• Do this: Please copy the entries below, swapping each "perspective" for "viewpoint" and changing nothing else.

### Materials provided ###

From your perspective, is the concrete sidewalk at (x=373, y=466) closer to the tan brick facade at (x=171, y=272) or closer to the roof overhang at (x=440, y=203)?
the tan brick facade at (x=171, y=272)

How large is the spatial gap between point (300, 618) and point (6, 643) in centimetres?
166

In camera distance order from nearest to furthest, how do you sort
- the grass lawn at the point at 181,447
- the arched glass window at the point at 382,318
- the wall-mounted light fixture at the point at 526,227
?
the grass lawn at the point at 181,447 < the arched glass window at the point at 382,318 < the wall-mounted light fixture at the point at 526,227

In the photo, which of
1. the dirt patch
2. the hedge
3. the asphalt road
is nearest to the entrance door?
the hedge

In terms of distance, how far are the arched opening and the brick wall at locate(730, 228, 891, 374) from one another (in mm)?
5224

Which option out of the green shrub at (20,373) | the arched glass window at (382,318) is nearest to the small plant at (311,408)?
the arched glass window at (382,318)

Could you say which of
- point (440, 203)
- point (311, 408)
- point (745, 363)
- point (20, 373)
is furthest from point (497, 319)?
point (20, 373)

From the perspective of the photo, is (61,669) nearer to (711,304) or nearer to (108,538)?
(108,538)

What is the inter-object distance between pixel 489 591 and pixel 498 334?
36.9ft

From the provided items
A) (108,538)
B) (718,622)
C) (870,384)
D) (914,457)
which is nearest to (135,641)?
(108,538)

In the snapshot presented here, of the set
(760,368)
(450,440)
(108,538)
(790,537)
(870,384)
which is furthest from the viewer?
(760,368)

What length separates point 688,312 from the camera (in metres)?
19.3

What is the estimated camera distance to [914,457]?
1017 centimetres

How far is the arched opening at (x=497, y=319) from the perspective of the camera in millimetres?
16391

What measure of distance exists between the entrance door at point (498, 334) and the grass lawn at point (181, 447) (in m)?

###

• Finished answer:
From your viewpoint, is the concrete sidewalk at (x=373, y=466) closer to the tan brick facade at (x=171, y=272) or closer to the roof overhang at (x=440, y=203)?
the tan brick facade at (x=171, y=272)

How large is the spatial gap between point (300, 618) and point (6, 643) in centimetres?
166

In camera distance order from nearest to furthest, how do you sort
- the grass lawn at the point at 181,447
- the arched glass window at the point at 382,318
- the wall-mounted light fixture at the point at 526,227
?
the grass lawn at the point at 181,447 < the arched glass window at the point at 382,318 < the wall-mounted light fixture at the point at 526,227

In the photo, which of
1. the dirt patch
2. the hedge
3. the asphalt road
is nearest to the entrance door?
the hedge

In terms of distance, how far are the arched opening and the brick wall at locate(730, 228, 891, 374) from one another (in mm)?
5224

Which option out of the green shrub at (20,373) | the arched glass window at (382,318) is nearest to the small plant at (311,408)?
the arched glass window at (382,318)

Could you say which of
- point (440, 203)
- point (311, 408)
- point (745, 363)
- point (20, 373)
is furthest from point (497, 319)?
point (20, 373)

From the viewpoint of the photo, is (61,669) nearer to (711,304) or nearer to (108,538)?
(108,538)

What is the inter-object distance between pixel 489 591 and pixel 498 334?
36.9ft

From the provided items
A) (108,538)
B) (718,622)
C) (870,384)
D) (914,457)
which is nearest to (135,641)?
(108,538)

In the snapshot presented here, of the set
(760,368)
(450,440)
(108,538)
(790,537)
(870,384)
which is furthest from the viewer?
(760,368)

What length separates point 688,312 from the camera (in metres)?
19.3

What is the estimated camera distance to [914,457]?
1017 centimetres

How far is the arched opening at (x=497, y=319) from the viewpoint of the camera in millimetres?
16391

What measure of distance exists between the entrance door at point (498, 334) and the grass lawn at point (181, 447) (in m)?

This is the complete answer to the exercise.